» **Extract provided**:

┄┄┄┄┄┄┄┄┄┄

Brand safety is a sneaky little thing.
You’re trying to explain how “drop-dead gorgeous” your recent DIY end table turned out or how you can’t wait to get “tripping” on the road again, referencing your upcoming vacation.
You think these are just great descriptors (which they are!) but using the words “dead” or “tripping” might set off warning flags to advertisers that this content possibly references violence or drugs.
Of course this wasn’t your intent, but unfortunately, these kinds of “mistaken identity” issues with certain words on your site can affect your ad revenue behind the scenes.
But we’re here to clear some things up and give you helpful resources so your posts can earn at their top potential!
In this post you’ll find:
- An introduction to brand safety, and how and why it can affect your RPM
- Inspiration from three AdThrive publishers’ success stories
- Actionable steps for identifying brand safety issues in your content
- An AdThrive-exclusive resource to help you brainstorm creative alternatives for common “problem words”
Brand safety 101
So what exactly is brand safety?
Brand safety addresses trust in online advertising. Advertisers want to make sure their ads don’t appear next to topics they consider to be sensitive, controversial, or offensive. For a really obvious example, a company that makes matches probably doesn’t want to advertise on news stories about a massive forest fire. Makes sense, right?
Today, most brand safety measures are keyword-based.
In the realm of SEO, keywords help Google to best match content with readers’ search intent. In the world of brand safety, keywords warn advertisers there might be risky content, impacting whether or not they choose to advertise on that page.
Brand safety and the RPM equation
Brand safety affects the earnings part of the RPM equation:
RPM = earnings / pageviews x 1000
And CPMs, or how much advertisers value and are willing to pay to show an ad impression, make up your ad earnings.
Tons of different advertisers bid to win the opportunity to show an ad to your readers. But some advertisers won’t bid to show their brand next to certain topics, reducing competition and CPM, and negatively affecting your RPM.
Each advertiser gets to decide their own brand safety standards
Each advertiser can create their own list of brand safety keywords — words that, if found on a page, mean they don’t want their ads to display on that page.
This brand safety keyword list can be as short or as long as an advertiser wants. Some advertisers may be really strict, and some may only have the most obvious culprits on their keyword list. A single advertiser’s list isn’t a particularly helpful yardstick for your content strategy, because other advertisers may not have any issues with those same words.

┄┄┄┄┄┄┄┄┄┄

» **Supplied information**:
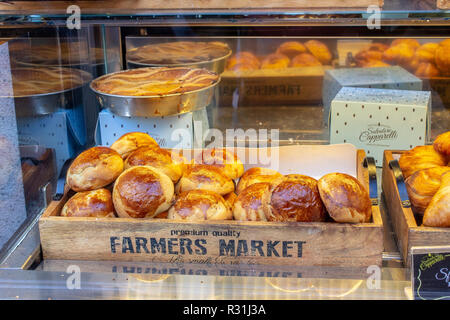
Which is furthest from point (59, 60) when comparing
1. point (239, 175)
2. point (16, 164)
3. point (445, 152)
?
point (445, 152)

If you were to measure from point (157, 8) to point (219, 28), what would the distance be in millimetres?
439

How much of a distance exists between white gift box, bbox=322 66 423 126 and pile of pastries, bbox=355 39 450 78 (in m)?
0.03

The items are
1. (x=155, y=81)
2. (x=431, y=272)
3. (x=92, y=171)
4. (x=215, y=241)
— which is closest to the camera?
(x=431, y=272)

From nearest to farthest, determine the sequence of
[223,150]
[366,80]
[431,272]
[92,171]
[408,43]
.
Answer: [431,272]
[92,171]
[223,150]
[408,43]
[366,80]

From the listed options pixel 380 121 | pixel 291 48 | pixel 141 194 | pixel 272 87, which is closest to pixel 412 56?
pixel 380 121

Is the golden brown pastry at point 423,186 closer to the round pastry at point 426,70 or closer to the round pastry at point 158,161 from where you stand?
the round pastry at point 158,161

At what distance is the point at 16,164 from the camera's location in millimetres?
1876

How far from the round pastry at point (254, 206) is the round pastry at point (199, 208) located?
38 millimetres

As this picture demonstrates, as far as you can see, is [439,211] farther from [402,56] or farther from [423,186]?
[402,56]

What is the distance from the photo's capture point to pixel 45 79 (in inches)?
86.0

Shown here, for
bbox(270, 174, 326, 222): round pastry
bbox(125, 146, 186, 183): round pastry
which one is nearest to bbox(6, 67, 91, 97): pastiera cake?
bbox(125, 146, 186, 183): round pastry

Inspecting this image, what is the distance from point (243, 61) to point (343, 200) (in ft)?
3.93

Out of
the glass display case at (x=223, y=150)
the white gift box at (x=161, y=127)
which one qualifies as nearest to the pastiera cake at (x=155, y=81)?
the glass display case at (x=223, y=150)

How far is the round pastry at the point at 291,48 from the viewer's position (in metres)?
2.33
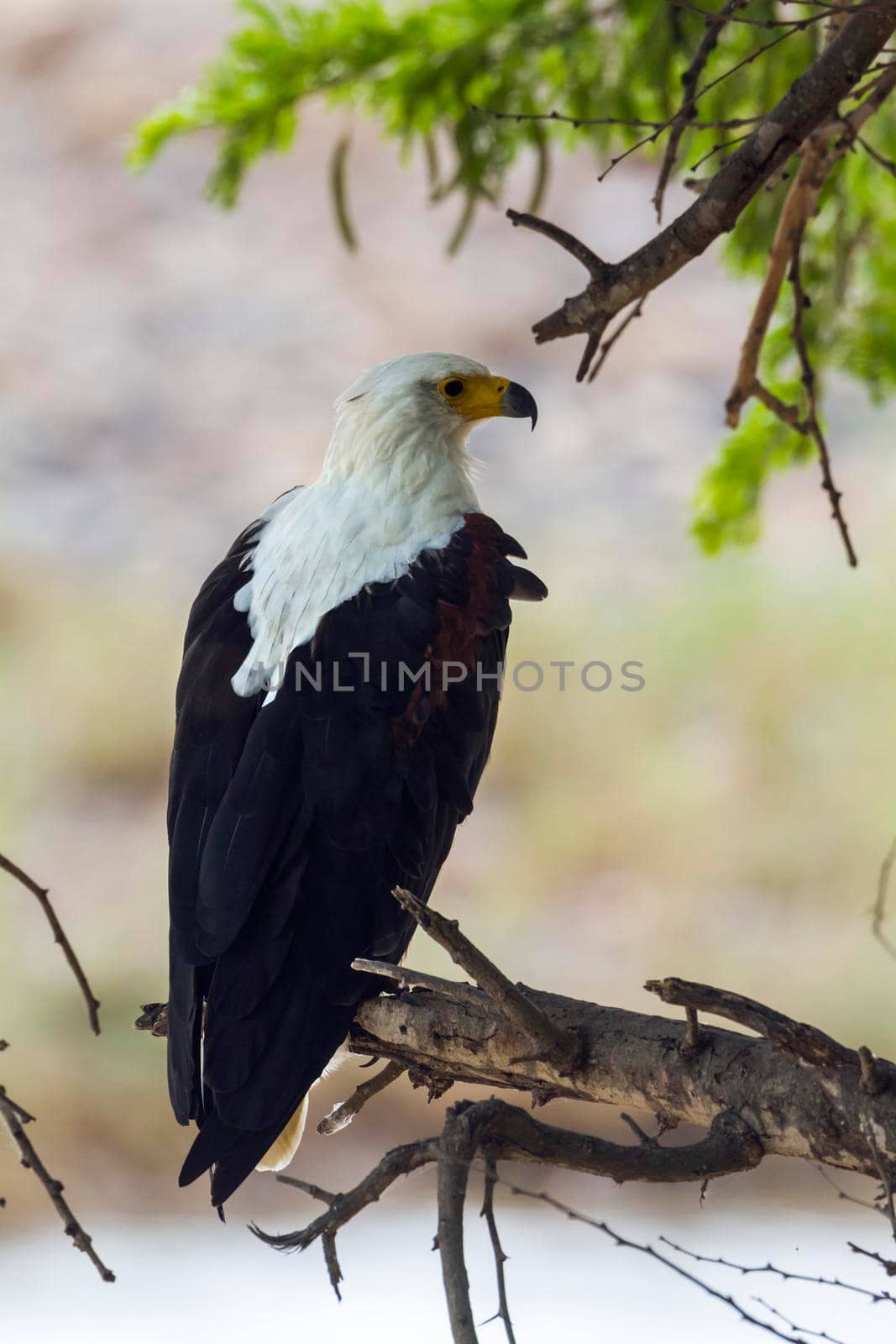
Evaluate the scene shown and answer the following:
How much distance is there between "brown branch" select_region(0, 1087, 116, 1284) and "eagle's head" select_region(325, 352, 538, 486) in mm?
1623

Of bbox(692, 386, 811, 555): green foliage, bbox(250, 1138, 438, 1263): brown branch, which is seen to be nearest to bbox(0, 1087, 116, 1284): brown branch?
bbox(250, 1138, 438, 1263): brown branch

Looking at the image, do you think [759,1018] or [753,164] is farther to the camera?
[753,164]

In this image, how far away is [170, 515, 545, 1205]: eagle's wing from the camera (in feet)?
7.53

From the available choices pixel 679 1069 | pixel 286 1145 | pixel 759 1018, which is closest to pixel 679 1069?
pixel 679 1069

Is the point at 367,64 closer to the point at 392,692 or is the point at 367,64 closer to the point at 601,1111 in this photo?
the point at 392,692

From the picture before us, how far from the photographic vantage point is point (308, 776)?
2.37 metres

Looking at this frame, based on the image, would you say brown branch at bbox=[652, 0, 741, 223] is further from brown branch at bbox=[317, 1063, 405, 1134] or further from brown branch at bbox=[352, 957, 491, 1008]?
brown branch at bbox=[317, 1063, 405, 1134]

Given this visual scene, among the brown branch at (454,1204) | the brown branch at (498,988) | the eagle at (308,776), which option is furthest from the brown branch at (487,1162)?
the eagle at (308,776)

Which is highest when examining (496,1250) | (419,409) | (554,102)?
(554,102)

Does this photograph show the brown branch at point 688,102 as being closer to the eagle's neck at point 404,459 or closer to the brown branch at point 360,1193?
the eagle's neck at point 404,459

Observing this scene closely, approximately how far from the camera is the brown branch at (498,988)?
1.43m

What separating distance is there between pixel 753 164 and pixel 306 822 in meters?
1.23

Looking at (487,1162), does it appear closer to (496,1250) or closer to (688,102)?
(496,1250)

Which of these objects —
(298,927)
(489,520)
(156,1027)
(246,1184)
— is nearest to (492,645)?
(489,520)
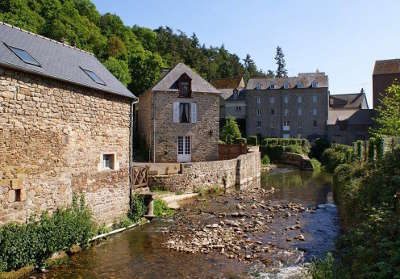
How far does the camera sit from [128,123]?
13.7 meters

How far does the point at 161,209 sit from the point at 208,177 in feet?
18.2

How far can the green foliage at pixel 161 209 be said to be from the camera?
15.4m

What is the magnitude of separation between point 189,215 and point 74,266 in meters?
6.78

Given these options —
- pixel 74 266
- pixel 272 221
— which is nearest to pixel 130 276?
pixel 74 266

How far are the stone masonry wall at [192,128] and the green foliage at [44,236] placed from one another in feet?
46.5

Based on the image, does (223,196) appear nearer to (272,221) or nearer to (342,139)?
(272,221)

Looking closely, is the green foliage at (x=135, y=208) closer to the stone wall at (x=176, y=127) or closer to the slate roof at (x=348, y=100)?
the stone wall at (x=176, y=127)

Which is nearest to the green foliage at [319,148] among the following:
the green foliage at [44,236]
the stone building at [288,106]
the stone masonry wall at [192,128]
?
the stone building at [288,106]

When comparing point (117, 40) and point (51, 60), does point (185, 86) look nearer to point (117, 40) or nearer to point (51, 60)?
point (51, 60)

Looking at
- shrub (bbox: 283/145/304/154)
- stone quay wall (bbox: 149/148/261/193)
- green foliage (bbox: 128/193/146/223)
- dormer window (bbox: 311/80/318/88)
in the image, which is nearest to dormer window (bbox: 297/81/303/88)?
dormer window (bbox: 311/80/318/88)

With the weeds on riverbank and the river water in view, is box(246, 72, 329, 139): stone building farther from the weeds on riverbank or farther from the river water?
the weeds on riverbank

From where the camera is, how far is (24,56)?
9875 millimetres

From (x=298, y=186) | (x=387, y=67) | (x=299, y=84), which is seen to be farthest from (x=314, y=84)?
(x=298, y=186)

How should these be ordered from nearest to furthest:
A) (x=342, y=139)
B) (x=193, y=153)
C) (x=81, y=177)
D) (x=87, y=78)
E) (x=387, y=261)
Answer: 1. (x=387, y=261)
2. (x=81, y=177)
3. (x=87, y=78)
4. (x=193, y=153)
5. (x=342, y=139)
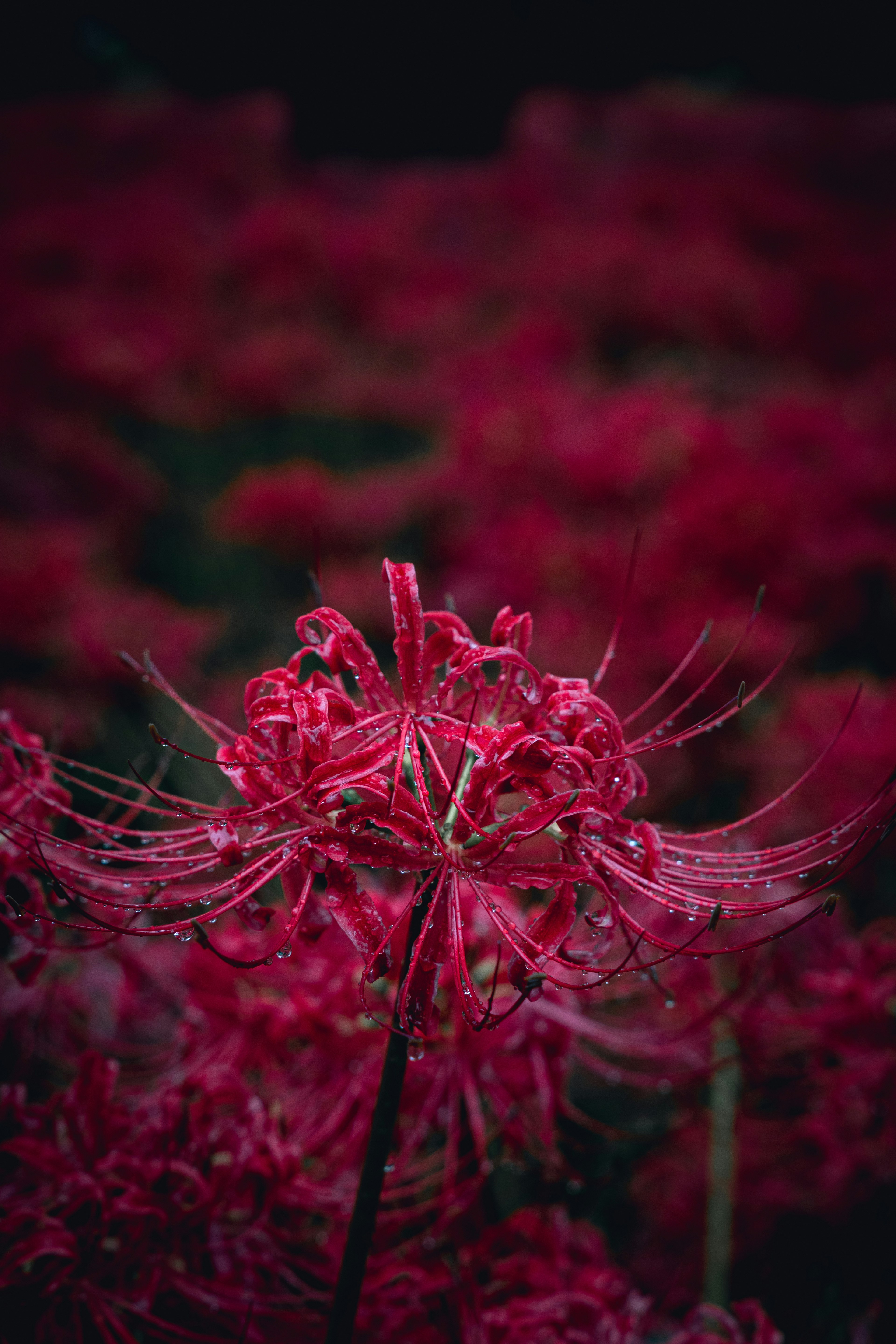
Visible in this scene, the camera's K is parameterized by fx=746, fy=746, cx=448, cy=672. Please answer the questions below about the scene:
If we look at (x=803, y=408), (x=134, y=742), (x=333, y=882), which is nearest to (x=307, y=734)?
(x=333, y=882)

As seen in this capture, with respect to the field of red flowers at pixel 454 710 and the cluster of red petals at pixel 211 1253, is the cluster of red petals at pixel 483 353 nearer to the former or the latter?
the field of red flowers at pixel 454 710

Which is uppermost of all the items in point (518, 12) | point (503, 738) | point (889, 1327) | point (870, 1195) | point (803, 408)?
point (518, 12)

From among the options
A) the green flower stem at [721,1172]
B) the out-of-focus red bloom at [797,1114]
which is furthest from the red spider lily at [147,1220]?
the green flower stem at [721,1172]

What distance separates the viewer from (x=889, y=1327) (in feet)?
3.27

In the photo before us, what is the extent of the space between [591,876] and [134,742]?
86.0 inches

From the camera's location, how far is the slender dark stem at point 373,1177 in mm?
574

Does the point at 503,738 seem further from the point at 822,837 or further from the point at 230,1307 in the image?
the point at 230,1307

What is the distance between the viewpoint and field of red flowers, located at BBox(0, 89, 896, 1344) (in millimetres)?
590

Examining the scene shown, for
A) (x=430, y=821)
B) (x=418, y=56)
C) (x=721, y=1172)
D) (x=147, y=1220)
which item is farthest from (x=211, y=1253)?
(x=418, y=56)

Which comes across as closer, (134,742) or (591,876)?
(591,876)

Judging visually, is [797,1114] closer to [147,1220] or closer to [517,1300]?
[517,1300]

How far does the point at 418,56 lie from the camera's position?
454 cm

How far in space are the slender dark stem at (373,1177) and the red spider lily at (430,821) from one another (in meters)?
0.03

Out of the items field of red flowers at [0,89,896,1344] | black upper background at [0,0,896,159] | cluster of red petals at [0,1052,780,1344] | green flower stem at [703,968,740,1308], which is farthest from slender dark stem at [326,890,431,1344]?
black upper background at [0,0,896,159]
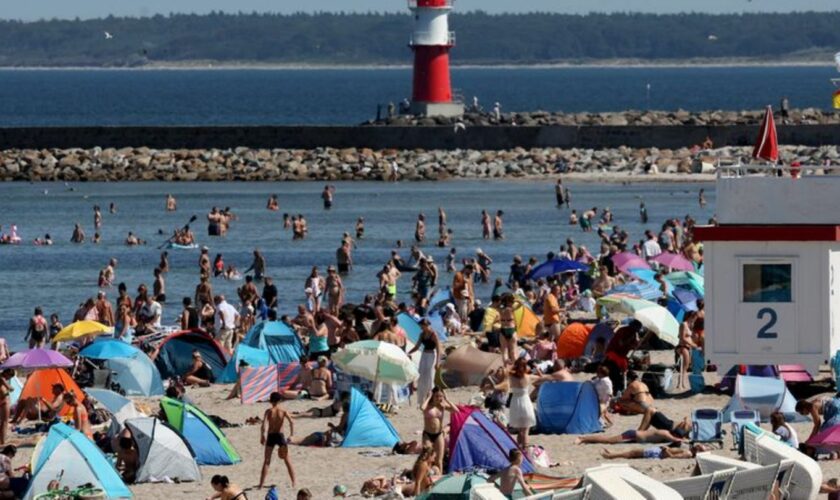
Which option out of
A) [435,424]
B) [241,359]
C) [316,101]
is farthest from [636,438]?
[316,101]

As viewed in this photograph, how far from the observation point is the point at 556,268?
3005 cm

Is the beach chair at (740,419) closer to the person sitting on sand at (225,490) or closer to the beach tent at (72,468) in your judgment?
the person sitting on sand at (225,490)

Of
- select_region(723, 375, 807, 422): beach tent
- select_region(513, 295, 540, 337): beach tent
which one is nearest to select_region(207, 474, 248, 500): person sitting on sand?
select_region(723, 375, 807, 422): beach tent

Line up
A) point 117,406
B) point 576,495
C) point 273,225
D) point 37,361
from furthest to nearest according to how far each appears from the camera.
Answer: point 273,225, point 37,361, point 117,406, point 576,495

┄┄┄┄┄┄┄┄┄┄

» **Exercises**:
- a) In the post about brand safety, what are most brand safety measures based on today?
- b) Write the next part of the post about brand safety, picking up after its final paragraph.

» **The replies**:
- a) Keywords.

- b)
Brand safety keyword filtering is pretty basic
Unfortunately, the algorithm-based tools advertisers use to identify content that isn’t brand safe are pretty basic. They’re not able to take context into the equation.
These algorithms can’t tell the difference between a “killer clown who terrorizes a theme park” and your “killer brownies that are oh-so-delicious!” Or somber stories about the devastations of drug addiction and “I’m so addicted to bargain hunting!”
That means it’s really important to consider every possible connotation for words and phrases.
But there may be times when you still want to use a word that’s not “brand safe.” Here’s why…
Brand safety vs. SEO
What happens when advertisers might shy away from a certain word (like “bomb”), but it’s CRITICAL for SEO (like “bath bombs” or “hot chocolate bombs”)?
In many cases, the increased traffic you get by using a term that’s not totally “brand safe” outweighs any reduction in advertiser spending.
You always have to consider the big picture — and when in doubt, side with your readers (which is also good for SEO)!
If your readers won’t instantly recognize and respond to “melting hot chocolate ball” used in place of “hot chocolate bomb”, you won’t get clicks and pageviews. You’ll probably make less ad revenue overall than if you used “hot chocolate bomb” and saw a slight decrease in CPM.
Brand safety can be helpful in identifying why a certain post may be getting a lower CPM so you have more insight and knowledge into factors affecting your ad revenue.
But pageviews are an equally important factor for your earnings, so if your post or site setup results in great traffic and serves your readers, apply the old saying, “if it ain’t broke, don’t fix it!”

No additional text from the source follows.